Task statement - Using the records below, return exactly the lines from the one containing "床下配線をすることで隠蔽" through the last, and omit pictures.
☆ ☆ ☆ ☆ ☆ ☆ ☆
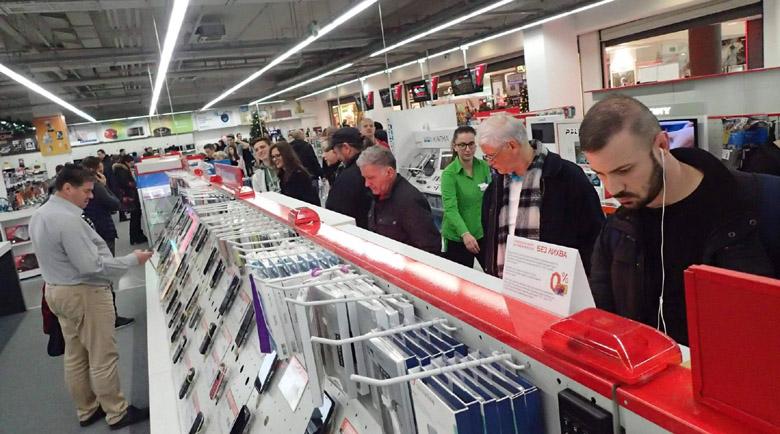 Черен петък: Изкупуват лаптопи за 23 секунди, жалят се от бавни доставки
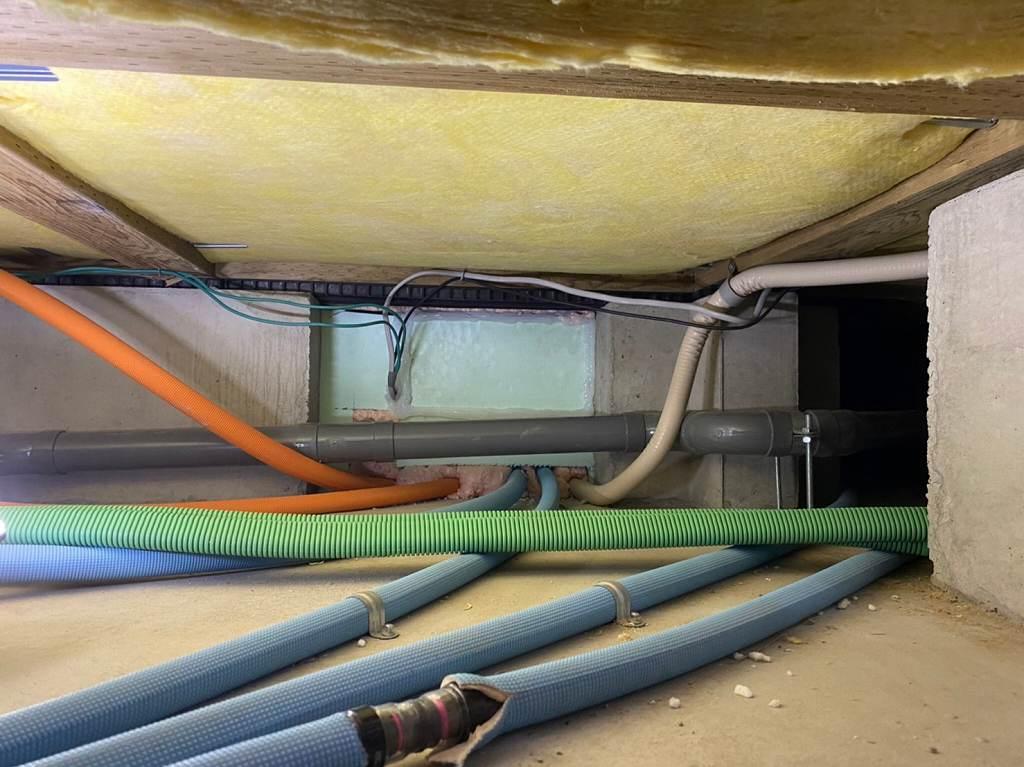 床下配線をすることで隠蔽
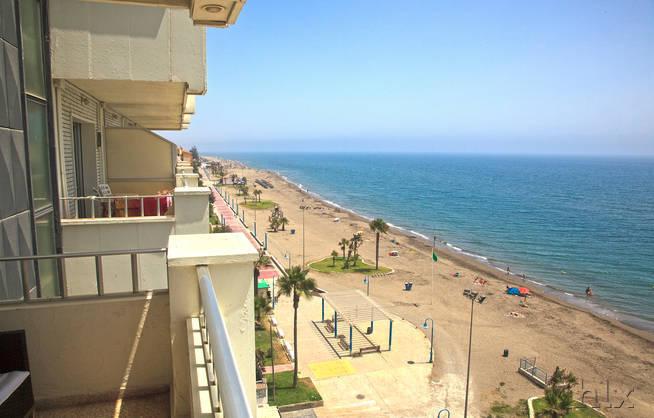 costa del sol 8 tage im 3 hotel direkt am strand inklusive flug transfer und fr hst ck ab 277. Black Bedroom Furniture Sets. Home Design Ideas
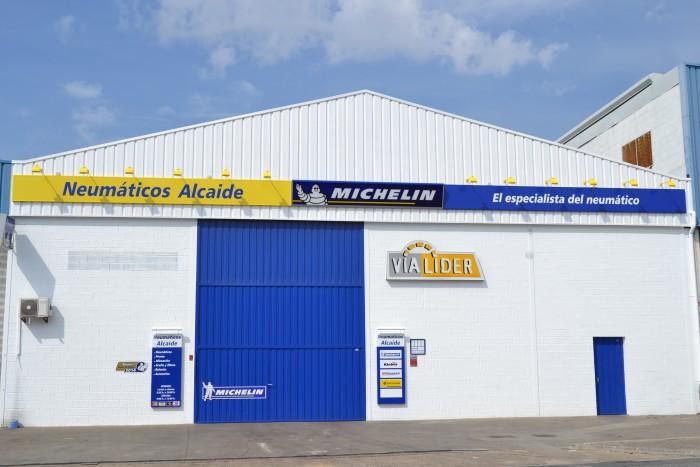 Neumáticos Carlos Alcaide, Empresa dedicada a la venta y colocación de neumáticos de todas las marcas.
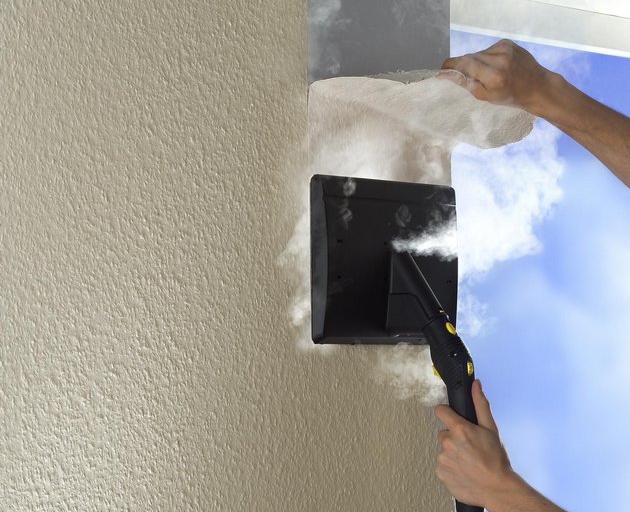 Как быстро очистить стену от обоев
☆ ☆ ☆ ☆ ☆ ☆ ☆
Written solution -
 床下配線をすることで隠蔽
 costa del sol 8 tage im 3 hotel direkt am strand inklusive flug transfer und fr hst ck ab 277. Black Bedroom Furniture Sets. Home Design Ideas
 Neumáticos Carlos Alcaide, Empresa dedicada a la venta y colocación de neumáticos de todas las marcas.
 Как быстро очистить стену от обоев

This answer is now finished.